Une source judiciaire haut placée a révélé au quotidien que M. Bou Saab, alors qu'il était ministre sortant de la Défense, aurait «explicitement demandé» au juge Peter Germanos de porter plainte contre le sergent de l'armée J.R. pour «acte criminel d'homosexualité» en se basant sur un article du Code pénal libanais qui punit d’une peine d’emprisonnement allant jusqu’à un an toute conjonction charnelle contre nature, mais l'homosexualité n'y est pas expressément mentionnée.

Cependant, le juge Germanos a décidé d'aller à l'encontre des instructions de M. Bou Saab et de clore le dossier.

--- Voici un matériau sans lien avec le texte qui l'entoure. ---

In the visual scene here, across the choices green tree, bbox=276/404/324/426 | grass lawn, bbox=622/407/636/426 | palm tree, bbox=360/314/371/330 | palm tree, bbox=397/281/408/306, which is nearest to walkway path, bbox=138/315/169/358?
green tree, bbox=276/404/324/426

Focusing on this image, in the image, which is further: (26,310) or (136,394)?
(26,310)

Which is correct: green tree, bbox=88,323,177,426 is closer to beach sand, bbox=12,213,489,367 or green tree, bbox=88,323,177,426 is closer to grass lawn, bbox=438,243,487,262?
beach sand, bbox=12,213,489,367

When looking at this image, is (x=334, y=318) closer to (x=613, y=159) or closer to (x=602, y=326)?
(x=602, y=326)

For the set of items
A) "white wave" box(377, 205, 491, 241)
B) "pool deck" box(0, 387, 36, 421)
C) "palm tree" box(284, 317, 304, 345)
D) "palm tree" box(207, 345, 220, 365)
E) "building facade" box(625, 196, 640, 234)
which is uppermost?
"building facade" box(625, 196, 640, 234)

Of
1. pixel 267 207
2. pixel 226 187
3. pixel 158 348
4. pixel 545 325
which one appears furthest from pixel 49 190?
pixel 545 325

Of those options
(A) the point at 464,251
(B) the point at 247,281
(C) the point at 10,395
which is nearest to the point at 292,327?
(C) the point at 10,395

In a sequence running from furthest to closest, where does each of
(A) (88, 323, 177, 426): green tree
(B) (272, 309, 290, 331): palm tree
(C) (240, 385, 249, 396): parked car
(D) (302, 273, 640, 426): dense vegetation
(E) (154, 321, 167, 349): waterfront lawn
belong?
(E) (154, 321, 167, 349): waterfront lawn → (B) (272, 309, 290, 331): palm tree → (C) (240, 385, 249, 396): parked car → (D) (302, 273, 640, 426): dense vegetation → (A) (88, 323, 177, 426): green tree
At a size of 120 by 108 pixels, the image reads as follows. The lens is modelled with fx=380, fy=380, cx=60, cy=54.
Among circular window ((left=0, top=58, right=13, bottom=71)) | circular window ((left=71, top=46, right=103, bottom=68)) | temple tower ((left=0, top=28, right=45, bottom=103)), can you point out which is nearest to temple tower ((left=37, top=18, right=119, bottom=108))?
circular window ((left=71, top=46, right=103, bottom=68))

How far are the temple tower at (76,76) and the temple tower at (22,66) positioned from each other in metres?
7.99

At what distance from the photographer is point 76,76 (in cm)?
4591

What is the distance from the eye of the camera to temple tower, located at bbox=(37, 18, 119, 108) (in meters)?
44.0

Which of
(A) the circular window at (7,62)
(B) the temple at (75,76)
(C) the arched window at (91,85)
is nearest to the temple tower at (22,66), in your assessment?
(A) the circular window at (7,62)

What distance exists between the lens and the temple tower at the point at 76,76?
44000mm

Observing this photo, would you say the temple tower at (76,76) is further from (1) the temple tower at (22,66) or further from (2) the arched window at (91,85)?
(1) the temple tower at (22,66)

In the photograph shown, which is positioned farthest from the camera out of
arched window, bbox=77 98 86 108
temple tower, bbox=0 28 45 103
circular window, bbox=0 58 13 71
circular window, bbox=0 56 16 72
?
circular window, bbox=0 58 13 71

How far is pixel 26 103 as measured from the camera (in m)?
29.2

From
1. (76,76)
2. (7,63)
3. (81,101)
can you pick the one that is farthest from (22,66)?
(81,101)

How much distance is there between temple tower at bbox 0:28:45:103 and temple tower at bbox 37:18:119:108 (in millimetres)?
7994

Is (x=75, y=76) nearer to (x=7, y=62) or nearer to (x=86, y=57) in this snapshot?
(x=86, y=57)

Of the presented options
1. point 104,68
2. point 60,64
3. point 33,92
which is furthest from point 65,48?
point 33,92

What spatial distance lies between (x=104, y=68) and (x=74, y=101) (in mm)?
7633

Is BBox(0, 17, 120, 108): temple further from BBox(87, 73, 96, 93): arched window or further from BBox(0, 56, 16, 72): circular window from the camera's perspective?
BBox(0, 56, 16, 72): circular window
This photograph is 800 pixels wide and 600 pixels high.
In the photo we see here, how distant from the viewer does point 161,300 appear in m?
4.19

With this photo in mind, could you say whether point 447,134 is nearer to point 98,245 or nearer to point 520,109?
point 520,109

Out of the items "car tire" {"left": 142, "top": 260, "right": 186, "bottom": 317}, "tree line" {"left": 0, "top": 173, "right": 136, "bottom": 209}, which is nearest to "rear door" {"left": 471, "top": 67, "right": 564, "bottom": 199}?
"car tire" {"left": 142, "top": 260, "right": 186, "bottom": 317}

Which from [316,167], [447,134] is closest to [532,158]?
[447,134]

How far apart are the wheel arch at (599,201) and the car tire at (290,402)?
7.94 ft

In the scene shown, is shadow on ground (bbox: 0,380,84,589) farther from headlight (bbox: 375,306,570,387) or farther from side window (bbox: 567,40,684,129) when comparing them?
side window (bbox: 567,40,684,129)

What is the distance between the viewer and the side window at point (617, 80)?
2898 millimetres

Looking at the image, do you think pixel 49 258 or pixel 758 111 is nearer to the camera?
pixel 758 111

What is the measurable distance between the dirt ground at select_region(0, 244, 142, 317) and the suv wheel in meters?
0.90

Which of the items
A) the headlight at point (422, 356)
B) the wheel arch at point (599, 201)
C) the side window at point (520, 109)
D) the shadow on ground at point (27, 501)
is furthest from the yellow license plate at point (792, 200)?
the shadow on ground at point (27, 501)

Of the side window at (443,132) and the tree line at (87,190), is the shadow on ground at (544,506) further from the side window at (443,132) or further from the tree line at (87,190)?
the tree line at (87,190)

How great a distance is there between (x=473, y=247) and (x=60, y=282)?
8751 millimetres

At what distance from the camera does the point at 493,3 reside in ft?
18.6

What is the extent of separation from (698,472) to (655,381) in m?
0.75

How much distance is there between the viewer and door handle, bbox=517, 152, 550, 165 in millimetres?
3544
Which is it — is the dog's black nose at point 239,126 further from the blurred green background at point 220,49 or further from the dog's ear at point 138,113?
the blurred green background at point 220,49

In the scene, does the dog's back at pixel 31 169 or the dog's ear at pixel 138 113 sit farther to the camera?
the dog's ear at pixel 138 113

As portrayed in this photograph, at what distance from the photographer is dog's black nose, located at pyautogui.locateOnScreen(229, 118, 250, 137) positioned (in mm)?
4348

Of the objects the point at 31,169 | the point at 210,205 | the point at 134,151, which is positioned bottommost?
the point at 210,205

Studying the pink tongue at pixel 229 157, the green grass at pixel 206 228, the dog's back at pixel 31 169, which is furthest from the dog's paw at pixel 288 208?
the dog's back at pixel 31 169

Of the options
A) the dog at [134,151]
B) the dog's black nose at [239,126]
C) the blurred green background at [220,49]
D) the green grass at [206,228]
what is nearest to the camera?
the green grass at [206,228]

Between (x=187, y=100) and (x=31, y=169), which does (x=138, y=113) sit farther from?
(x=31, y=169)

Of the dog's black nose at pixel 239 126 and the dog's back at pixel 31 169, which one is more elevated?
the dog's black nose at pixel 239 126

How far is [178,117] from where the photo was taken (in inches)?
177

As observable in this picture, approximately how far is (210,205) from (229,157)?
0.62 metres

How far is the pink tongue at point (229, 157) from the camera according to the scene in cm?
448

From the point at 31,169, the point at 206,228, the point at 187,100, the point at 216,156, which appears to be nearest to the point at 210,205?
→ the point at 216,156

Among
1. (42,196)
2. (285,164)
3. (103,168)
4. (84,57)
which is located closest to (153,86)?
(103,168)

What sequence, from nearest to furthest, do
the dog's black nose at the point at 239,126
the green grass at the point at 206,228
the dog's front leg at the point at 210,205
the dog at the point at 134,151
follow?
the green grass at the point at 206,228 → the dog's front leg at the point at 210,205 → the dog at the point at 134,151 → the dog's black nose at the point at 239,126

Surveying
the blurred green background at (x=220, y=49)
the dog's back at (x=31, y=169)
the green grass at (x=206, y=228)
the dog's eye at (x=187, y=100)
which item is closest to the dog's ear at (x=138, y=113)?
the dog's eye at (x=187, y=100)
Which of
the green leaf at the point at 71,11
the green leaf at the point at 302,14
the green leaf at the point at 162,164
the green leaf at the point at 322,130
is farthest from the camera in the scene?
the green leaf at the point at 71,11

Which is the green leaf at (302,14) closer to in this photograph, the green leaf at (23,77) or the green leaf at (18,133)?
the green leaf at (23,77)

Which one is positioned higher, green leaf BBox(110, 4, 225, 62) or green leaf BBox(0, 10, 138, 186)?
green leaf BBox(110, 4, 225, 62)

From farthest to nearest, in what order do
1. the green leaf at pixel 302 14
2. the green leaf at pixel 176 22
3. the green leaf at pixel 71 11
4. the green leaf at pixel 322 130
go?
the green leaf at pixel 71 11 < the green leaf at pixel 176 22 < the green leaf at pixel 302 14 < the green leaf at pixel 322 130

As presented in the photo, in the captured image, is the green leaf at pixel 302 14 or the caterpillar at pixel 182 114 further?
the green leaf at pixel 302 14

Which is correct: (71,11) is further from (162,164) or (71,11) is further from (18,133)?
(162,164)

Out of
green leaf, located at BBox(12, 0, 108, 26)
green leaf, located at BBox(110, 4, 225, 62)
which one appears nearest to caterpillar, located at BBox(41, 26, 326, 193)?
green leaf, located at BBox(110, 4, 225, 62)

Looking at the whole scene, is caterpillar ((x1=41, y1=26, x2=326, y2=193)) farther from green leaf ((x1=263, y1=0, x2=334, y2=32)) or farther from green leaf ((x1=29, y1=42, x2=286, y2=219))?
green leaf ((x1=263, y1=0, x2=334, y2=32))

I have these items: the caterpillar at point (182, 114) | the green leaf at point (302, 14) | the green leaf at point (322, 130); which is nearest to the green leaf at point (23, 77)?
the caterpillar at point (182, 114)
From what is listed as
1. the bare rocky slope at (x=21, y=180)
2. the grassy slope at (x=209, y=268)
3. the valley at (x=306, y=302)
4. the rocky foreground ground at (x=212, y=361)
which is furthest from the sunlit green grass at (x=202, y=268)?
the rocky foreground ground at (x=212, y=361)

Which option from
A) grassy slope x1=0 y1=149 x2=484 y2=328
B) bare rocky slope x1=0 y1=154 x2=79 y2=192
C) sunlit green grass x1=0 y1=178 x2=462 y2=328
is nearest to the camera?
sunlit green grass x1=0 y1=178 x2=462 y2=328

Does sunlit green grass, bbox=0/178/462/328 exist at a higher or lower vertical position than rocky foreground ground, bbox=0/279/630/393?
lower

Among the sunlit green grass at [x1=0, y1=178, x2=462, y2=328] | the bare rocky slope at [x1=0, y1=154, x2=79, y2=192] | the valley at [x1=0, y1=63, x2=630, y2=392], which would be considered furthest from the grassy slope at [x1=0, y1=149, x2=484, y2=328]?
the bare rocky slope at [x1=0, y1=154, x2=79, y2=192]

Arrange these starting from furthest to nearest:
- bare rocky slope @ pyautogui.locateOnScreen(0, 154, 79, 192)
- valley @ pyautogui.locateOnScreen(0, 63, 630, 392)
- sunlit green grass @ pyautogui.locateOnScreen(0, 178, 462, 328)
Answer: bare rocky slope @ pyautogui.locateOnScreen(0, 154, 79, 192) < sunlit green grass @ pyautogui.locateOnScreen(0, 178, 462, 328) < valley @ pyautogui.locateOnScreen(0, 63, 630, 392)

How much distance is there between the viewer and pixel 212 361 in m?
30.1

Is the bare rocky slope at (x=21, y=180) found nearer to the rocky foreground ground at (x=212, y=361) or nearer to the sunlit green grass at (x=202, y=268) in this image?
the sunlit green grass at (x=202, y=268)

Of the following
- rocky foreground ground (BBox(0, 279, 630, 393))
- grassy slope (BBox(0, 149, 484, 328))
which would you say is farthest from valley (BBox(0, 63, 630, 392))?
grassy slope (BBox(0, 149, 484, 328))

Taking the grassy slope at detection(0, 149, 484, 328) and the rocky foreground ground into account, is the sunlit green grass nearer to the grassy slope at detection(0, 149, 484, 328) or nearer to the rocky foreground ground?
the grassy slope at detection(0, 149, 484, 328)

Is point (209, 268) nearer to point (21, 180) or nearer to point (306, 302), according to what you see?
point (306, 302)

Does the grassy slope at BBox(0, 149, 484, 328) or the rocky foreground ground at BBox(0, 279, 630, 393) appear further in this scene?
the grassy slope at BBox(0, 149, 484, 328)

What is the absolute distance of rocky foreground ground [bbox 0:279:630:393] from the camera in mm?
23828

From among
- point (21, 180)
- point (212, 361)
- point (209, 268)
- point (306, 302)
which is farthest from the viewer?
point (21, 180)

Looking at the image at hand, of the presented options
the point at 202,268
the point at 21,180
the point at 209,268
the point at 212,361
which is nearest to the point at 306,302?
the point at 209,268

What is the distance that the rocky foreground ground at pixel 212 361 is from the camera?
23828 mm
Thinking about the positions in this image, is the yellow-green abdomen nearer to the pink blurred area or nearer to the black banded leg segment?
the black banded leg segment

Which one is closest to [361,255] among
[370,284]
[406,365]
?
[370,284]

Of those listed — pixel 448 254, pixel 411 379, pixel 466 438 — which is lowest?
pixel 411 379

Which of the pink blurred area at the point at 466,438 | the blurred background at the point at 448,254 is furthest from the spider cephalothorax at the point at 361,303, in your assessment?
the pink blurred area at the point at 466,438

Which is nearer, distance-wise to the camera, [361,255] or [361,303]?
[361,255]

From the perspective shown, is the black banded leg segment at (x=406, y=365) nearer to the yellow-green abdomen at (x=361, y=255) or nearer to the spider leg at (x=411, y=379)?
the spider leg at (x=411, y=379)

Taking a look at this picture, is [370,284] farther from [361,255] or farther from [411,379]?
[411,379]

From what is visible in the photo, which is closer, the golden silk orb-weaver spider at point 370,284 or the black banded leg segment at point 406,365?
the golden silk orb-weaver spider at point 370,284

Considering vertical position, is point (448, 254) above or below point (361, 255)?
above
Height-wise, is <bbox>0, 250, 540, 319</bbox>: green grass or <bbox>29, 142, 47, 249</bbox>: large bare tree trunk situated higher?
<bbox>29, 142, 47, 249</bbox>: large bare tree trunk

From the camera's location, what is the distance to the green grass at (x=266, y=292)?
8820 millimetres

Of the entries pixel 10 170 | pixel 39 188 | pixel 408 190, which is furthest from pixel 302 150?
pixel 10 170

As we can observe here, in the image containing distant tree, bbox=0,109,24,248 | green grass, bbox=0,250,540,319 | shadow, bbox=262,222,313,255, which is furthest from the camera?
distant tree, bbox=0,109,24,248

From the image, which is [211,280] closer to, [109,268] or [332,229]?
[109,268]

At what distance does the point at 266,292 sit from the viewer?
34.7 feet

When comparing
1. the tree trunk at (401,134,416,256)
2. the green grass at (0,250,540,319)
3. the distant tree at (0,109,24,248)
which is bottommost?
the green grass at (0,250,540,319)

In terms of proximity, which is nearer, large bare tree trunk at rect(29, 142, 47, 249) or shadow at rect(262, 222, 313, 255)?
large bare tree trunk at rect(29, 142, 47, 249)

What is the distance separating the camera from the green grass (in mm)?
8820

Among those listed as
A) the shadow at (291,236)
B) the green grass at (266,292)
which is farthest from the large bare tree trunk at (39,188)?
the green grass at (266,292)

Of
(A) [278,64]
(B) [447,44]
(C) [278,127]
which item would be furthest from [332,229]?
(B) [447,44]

Selon la source qui cite le juge Germanos, le sergent a eu une relation consensuelle avec une personne de même sexe, et cela ne pouvait pas être considéré comme étant illégal. « Des poursuites auraient été engagées si la relation sexuelle n'était pas consensuelle, qu'il s'agisse d'une relation homosexuelle ou hétérosexuelle», aurait affirmé le juge Germanos, toujours selon la source.

L'armée a ouvert une enquête lorsqu'elle a découvert que le sergent était en contact avec quatre autres soldats sur l’application de rencontres gaies Grindr, a indiqué la source.

Dans une déclaration au Daily Star, M. Bou Saab a démenti avoir fait pression sur le juge Germanos afin qu'il engage des poursuites contre le sergent, affirmant qu'il avait simplement transmis une demande du chef de l'armée, le général Joseph Aoun, «conformément aux procédures militaires». L'ancien ministre a également assuré qu'il soutenait les droits des homosexuels ainsi que le mariage civil et qu'il s'était prononcé en faveur de la réforme de ce qu'il a appelé une «loi dépassée».

Ce n'est pas la première fois que le juge Germanos prend une décision en ce sens. En avril 2019, il avait acquitté quatre militaires accusés d’homosexualité et avait refusé de délivrer des mandats d’arrêt à leur encontre. C’était la première fois que la jurisprudence militaire libanaise s’inscrivait dans une tendance à la dépénalisation de relations entretenues entre individus de même sexe.

La communauté homosexuelle du Liban a constaté une très relative amélioration de sa situation au Liban durant les dix dernières années. Cette amélioration s’est concrétisée par sept décisions de justice en faveur de membres de la communauté LGBTIQ+, entre les années 2009 et 2019, et par un refus des juges de faire appliquer à ces cas l’article 534 du Code pénal.

Mises à part ces quelques mesures positives, les homosexuels continuent d’être peu ou pas tolérés au pays du Cèdre où ils n’en finissent pas d’être victimes d’arrestations arbitraires, d’intimidations, de moqueries, de discriminations en tous genres, et de violations de leurs droits humains liées à leur orientation sexuelle.

Au début du mois de mai 2019, l’association Proud Lebanon, qui soutient les communautés marginalisées du Liban parmi lesquelles les communautés lesbienne, gaie, bisexuelle, transgenre, transsexuelle et queer, a réclamé l’abolition de cette loi criminalisant l’homosexualité.